TRY IT >>
Please set down, unchanged, the line containing "common name: kiwi" and all the lines that follow it until the data below ends.

::::::

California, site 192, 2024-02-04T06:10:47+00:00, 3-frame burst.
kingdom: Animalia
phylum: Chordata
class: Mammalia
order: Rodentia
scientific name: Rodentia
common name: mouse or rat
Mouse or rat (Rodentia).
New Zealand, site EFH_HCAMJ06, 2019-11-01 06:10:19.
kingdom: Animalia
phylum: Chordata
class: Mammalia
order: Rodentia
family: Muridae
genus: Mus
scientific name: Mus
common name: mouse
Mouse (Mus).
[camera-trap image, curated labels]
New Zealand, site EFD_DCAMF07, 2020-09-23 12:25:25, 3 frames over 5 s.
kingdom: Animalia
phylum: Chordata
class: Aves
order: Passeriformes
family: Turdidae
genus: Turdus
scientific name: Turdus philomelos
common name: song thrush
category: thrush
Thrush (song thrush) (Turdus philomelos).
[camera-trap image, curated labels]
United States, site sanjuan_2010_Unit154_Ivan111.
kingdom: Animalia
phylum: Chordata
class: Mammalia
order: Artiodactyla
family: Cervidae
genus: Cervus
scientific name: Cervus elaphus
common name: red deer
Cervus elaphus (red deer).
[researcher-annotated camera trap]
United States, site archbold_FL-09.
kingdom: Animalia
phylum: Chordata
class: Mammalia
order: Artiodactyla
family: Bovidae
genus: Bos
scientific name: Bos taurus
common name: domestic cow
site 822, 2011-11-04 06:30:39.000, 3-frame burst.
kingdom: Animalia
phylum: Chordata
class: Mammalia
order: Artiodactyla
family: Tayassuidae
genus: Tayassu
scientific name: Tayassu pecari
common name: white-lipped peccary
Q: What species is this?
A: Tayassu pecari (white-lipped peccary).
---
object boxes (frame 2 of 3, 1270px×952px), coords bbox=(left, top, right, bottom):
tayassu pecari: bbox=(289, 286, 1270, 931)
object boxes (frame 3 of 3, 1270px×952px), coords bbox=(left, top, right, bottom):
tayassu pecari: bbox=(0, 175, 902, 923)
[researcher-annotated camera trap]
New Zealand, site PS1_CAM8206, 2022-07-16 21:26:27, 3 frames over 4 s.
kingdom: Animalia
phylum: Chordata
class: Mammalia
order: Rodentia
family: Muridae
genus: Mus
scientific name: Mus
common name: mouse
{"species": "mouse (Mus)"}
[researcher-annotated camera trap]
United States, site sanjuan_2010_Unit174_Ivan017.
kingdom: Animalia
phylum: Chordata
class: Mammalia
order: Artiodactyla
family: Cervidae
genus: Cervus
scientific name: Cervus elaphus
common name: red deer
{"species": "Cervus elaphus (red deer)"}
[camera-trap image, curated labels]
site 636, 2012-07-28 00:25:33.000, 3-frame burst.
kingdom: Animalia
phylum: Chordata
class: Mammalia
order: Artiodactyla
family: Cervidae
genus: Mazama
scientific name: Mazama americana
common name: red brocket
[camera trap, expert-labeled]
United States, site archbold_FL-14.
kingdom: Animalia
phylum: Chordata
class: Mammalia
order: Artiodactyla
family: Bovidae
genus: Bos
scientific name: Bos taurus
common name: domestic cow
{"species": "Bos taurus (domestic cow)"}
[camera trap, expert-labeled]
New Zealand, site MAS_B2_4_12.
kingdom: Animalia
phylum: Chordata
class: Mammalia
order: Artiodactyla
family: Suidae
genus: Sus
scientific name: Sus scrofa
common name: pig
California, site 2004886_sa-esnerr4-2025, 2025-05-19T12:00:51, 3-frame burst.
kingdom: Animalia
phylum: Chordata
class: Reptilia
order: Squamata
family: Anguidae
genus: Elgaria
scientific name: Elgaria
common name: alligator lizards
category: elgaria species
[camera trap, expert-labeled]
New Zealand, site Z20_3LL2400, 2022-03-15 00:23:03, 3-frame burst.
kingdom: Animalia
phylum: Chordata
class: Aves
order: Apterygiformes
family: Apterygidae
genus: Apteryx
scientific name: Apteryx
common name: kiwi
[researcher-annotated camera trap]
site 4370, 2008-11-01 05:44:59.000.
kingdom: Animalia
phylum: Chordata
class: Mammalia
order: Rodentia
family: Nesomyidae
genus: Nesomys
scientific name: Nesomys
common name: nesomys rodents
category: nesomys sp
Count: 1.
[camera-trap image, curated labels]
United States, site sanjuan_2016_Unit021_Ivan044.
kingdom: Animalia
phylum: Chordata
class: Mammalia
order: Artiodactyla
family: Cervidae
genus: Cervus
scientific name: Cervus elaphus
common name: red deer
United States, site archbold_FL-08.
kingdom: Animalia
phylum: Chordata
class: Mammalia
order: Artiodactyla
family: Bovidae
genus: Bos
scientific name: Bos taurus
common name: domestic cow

::::::

RESULT OF THIS EXERCISE >>
common name: kiwi
[researcher-annotated camera trap]
site 4370, 2008-11-01 05:44:59.000.
kingdom: Animalia
phylum: Chordata
class: Mammalia
order: Rodentia
family: Nesomyidae
genus: Nesomys
scientific name: Nesomys
common name: nesomys rodents
category: nesomys sp
Count: 1.
[camera-trap image, curated labels]
United States, site sanjuan_2016_Unit021_Ivan044.
kingdom: Animalia
phylum: Chordata
class: Mammalia
order: Artiodactyla
family: Cervidae
genus: Cervus
scientific name: Cervus elaphus
common name: red deer
United States, site archbold_FL-08.
kingdom: Animalia
phylum: Chordata
class: Mammalia
order: Artiodactyla
family: Bovidae
genus: Bos
scientific name: Bos taurus
common name: domestic cow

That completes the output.